In contrast, a sole proprietor or partnership business set-up requires its owners to use their names as the business name. For these types of businesses to use something besides their name would entail more requirements.
Customized management arrangement
LLC’s can be directly handled by the members. This is in contrast with corporations that are fixed to a board of directors that act as the policy-making entity, and supervisors that manage the intricate details of everyday operations.
However, LLC members may also choose to employ a management group if necessary. The system of management may vary and conform to the wishes of the LLC members. So, let us explore what are some of the
California LLC requirements below:
Steps in setting up your California LLC
Step 1: Choosing a name for your California LLC
To start your LLC, you have to give it a name that conforms to state regulations. It must include the words Limited Liability Company, L.L.C., or LLC. The use of abbreviations for “Limited” (Ltd.), and “Company” (Co.) are authorized. To narrow down your search, look up California LLC name availability online or try the LLC lookup services online to check if the name you have in mind has been taken by an entity.
Meanwhile, regulations restrict the use of words such as Bank, Trust, Trustee, Incorporated, Inc., Corporation, Corp., Insurer, and Insurance Company for your business name.
Step 2: Selecting a registered agent
You must also choose a California-registered agent.
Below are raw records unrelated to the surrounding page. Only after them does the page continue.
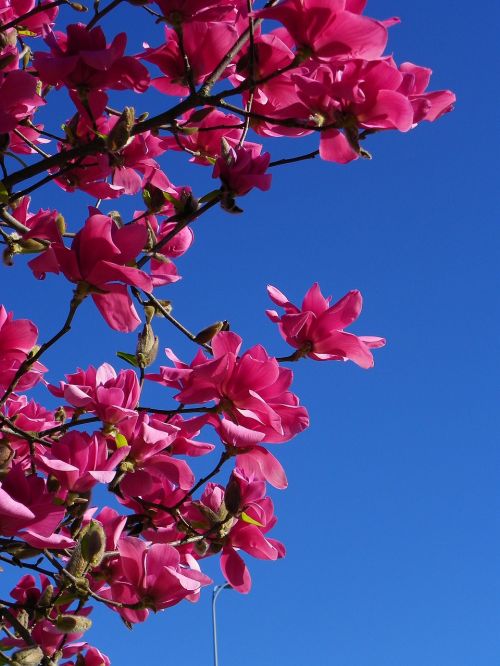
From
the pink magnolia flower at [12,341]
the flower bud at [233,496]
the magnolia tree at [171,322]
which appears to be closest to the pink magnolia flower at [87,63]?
the magnolia tree at [171,322]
This individual or company will be responsible for receiving legal documents, service of process, and official notes on behalf of your business.
Step 3: Filing of Articles of Organization
As an overview, the Articles of Organization document provides basic information about your company. This establishes your company as an entity with the Office of the California Secretary of State. It may sound like a tedious process but in reality, you will be submitting an online form that contains the following:
- LLC Name and Address
- LLC purpose
- Registered Agent Name and Address
- Management Structure (indicate whether the LLC members will be managing the company)
- Signature of the person forming the LLC
- Upon submission of your Articles of Organization, it will be subject to the review and approval of the California Secretary of State. Once approved, your LLC will become a legal business entity. This step may be done through email or in-person in California.
Step 4: Creation of an Operating Agreement
LLCs in California are required to have an Operating Agreement. It does not need to be filed but should be immediately accessible. This legal document which contains the ownership and member duties of the LLC comes in handy during financial agreements, disputes, and potential litigation.
Step 5: Securing an EIN
An Employer Identification Number (EIN) is the main reference used by the US IRS for identification and taxation purposes. This is very similar to a Social Security number for business entities.
Usual registration cost of LLCs in California
Here are some of the normal fees you may incur when filing your LLC in California, although these may vary depending in your registered agents:
- Name reservation: $10
- Statement of information: $20
- Filing of Articles of Organization: $70
- Franchise fee: $800 (waived for LLCs formed in 2021, 2022, and 2023 for the first taxable year only)
Expansion of foreign LLCs: $70
Every business owner wants their company to be successful. With the benefits and advantages of setting up an LLC in California, start-up CEOs may want to consider choosing this option.